L’auteur a très certainement fait un gros travail de documentation pour décrire l’atmosphère de la France des années 1910. Tout m’a paru très juste et les descriptions, ainsi que les mentalités des personnages en phase avec leur époque, rendent le récit immersif et crédible. L’érudition d’Anne-Garat est manifeste et on retrouve d’ailleurs dans le texte quelques caméos. J’y ai vu notamment un clin d’œil à Marcel Proust et un à Mort à Venise de Thomas Mann.

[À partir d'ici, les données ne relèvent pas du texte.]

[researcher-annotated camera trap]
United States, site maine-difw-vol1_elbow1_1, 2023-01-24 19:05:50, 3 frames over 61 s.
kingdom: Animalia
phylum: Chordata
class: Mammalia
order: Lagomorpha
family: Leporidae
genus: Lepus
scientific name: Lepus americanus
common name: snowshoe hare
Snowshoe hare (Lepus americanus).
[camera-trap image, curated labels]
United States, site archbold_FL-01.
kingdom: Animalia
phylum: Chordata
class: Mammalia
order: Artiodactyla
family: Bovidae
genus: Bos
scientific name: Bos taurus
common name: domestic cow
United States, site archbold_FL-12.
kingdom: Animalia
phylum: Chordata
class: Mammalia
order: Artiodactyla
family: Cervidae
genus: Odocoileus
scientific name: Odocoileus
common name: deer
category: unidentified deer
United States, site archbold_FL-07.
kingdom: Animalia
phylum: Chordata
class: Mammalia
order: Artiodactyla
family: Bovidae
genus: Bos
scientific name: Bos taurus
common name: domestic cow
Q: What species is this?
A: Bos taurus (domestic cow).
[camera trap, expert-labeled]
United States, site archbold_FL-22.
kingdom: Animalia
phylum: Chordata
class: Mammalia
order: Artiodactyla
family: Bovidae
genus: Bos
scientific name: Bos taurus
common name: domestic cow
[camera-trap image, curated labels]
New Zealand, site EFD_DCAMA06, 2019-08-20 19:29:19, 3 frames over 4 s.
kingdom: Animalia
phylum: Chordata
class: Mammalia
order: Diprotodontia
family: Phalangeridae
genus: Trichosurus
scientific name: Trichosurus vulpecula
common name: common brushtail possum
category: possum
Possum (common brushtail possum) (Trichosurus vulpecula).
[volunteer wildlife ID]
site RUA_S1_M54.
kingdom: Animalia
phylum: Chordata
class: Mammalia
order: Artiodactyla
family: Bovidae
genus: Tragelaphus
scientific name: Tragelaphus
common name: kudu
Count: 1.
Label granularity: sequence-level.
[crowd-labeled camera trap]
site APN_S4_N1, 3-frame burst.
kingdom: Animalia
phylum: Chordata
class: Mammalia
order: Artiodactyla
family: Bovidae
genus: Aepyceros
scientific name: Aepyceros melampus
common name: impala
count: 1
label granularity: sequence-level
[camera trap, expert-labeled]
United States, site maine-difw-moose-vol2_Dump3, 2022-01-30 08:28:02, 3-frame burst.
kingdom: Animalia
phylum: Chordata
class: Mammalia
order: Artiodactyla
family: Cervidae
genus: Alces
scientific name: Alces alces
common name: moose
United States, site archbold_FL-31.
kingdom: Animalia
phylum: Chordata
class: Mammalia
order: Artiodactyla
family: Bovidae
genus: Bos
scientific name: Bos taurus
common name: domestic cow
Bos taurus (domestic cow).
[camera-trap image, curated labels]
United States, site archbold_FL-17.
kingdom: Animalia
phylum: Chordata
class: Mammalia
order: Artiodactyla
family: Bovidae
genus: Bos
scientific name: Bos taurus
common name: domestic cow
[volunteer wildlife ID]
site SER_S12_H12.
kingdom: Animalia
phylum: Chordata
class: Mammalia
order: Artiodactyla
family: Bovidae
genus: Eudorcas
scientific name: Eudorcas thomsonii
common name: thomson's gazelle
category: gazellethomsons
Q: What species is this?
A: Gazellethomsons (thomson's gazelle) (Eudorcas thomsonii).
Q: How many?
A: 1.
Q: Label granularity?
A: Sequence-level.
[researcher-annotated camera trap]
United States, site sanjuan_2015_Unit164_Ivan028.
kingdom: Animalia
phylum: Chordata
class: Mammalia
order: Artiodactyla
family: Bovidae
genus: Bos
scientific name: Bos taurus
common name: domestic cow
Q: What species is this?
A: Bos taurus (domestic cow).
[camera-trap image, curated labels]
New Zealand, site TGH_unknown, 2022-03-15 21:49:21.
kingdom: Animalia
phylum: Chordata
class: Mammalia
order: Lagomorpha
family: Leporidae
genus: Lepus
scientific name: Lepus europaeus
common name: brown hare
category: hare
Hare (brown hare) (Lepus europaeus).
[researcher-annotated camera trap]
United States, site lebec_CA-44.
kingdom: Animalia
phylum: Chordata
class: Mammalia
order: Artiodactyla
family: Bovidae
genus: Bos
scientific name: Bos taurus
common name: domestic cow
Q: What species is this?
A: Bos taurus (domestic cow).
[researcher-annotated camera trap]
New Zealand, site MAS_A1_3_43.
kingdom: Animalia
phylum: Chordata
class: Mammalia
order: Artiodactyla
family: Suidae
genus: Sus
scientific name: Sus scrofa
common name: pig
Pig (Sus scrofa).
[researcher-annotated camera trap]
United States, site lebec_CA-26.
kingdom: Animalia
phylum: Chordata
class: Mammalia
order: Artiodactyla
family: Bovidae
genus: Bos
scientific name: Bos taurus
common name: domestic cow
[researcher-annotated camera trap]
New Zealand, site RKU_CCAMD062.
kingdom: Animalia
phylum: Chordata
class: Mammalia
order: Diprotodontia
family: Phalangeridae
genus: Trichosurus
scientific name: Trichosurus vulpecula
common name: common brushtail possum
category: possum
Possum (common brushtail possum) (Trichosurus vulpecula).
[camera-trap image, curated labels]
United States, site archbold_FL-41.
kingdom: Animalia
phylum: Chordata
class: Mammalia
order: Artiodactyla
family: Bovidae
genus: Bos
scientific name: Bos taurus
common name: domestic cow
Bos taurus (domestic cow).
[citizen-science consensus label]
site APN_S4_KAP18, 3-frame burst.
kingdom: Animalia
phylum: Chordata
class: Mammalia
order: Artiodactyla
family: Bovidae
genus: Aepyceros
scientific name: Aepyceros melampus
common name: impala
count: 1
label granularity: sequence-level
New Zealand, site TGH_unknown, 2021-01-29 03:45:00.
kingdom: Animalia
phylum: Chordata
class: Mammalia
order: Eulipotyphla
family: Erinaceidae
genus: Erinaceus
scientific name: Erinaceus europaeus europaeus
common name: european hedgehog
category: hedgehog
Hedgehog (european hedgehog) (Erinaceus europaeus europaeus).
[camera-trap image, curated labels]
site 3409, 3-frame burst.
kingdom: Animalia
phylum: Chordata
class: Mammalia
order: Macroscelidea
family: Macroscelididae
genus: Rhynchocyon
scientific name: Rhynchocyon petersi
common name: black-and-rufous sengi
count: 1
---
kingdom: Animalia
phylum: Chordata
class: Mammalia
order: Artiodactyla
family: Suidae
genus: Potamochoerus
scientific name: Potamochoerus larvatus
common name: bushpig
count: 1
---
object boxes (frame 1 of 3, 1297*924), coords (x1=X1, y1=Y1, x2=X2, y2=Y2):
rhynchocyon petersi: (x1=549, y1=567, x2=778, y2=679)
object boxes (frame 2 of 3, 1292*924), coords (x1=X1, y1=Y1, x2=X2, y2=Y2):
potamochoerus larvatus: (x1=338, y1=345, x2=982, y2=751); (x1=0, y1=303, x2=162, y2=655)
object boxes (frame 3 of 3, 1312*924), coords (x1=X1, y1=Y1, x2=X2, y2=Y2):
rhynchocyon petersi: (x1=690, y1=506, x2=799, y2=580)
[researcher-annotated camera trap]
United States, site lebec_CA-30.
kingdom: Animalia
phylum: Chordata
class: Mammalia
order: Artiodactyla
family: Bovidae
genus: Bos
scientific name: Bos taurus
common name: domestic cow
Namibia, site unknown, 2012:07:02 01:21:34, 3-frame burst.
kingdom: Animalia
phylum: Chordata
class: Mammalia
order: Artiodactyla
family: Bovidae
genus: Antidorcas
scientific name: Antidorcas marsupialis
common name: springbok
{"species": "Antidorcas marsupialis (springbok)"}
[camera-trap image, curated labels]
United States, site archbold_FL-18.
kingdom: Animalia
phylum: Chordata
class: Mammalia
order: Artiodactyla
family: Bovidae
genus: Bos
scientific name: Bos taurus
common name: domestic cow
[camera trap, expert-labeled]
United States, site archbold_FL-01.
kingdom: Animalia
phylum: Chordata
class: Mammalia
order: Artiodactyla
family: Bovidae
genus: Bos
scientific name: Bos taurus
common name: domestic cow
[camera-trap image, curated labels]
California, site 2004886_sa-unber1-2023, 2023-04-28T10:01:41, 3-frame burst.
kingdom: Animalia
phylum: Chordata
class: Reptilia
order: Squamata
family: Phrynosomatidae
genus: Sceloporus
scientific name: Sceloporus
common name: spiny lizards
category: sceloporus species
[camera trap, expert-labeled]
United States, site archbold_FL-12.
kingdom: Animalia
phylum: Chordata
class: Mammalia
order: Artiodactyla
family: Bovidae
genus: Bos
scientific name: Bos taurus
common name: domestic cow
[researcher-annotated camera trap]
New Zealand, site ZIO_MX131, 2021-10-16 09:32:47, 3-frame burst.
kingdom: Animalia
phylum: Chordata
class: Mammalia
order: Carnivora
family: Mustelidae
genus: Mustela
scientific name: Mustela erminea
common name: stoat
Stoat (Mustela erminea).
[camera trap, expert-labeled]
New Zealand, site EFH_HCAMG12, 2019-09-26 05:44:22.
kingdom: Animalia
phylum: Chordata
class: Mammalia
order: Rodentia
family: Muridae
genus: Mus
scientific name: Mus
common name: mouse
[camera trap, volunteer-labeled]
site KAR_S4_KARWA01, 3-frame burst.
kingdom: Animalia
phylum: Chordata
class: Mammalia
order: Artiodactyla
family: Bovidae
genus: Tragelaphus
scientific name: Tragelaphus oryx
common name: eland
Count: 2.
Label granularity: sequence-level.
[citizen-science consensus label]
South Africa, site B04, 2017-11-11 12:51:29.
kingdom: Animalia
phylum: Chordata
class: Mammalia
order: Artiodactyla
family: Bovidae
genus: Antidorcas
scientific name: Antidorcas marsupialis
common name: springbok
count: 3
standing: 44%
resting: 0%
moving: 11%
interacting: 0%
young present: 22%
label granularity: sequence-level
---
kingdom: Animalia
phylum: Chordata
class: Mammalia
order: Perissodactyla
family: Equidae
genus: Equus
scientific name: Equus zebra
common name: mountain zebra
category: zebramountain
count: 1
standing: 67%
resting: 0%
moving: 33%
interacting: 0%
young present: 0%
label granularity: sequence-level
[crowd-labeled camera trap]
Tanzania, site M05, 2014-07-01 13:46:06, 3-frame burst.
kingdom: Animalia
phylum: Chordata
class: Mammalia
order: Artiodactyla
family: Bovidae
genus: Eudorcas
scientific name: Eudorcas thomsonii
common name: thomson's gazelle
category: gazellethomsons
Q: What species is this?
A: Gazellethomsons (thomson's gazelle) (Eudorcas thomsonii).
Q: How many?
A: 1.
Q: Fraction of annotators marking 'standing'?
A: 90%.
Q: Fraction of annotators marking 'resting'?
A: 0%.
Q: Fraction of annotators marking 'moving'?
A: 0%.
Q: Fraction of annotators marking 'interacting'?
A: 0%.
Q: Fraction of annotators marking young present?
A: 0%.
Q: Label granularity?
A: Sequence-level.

Lire Anne-Garat, c’est donc lire une belle plume, très littéraire, très documentée. On a presque l’impression de lire un « classique » d’où mon rapprochement avec Jane Eyre sans doute. C’est une lecture qui prend du temps, qui se digère, presque paragraphe par paragraphe. Il m’a fallu presque deux mois pour venir à bout de ces quelques 1300 pages.

Mon avis en quelques lignes

  • Dans la main du diable est un grand roman. Grand par sa taille et par sa qualité littéraire. Le récit est assez classique en soi, les rebondissements sont bien amenés, certains évènements sont très prévisibles. Le climax est en revanche extraordinaire, plein de souffle et de tensions. Il reste une émotion résiduelle à la fermeture du livre, preuve que l’écrivain a bien su nouer un lien entre son lecteur et ses personnages.
  • Les personnages sont variées, riches, très bien campés et oserai-je le dire finalement attachants.
  • La plume d’Anne-Garat peut dérouter. Je conseillerai ce roman à des lecteurs entrainés et avertis qu’ils se lancent dans une lecture exigeante qui les accompagnera pendant quelques semaines.
  • Dans la main du diable est le premier volume d’une trilogie. Nous savons d’ores et déjà que nous retrouverons certains personnages dans le volume suivant. Pour ma part, à l’heure où j’écris ces lignes, je n’ai pas encore décidé si je me lancerai dans la suite de la généalogie des Bertin-Galay.

La prescription du Dr Fatale

  • Jane Eyre de Charlotte Brontë puisqu’à plusieurs j’ai pensé à ce roman que j’aime beaucoup et qui fait partie de mes ouvrages de références
  • La saga des Cazalet de Jane Elizabeth Howard. Déjà chroniquée sur mon précédent blog, la saga des Cazalet débute en Angleterre à l’aube de la Seconde Guerre mondiale. On y retrouve une famille vaste et nombreuses sur laquelle plane l’ombre de la guerre. Vous pourrez lire ma chronique sur Etés anglais, le premier volume de la saga des Cazalet ici. J’ai également chroniqué le second volume, A rudes épreuves.
  • Le site internet de l’auteure, pour en savoir plus sur l’œuvre d’Anne-Garat récompensée du Prix Femina et du Prix Renaudot des lycéens en 1992 pour son premier roman Aden.

Je vous souhaite de bonnes lectures et que l’imaginaire soit avec vous!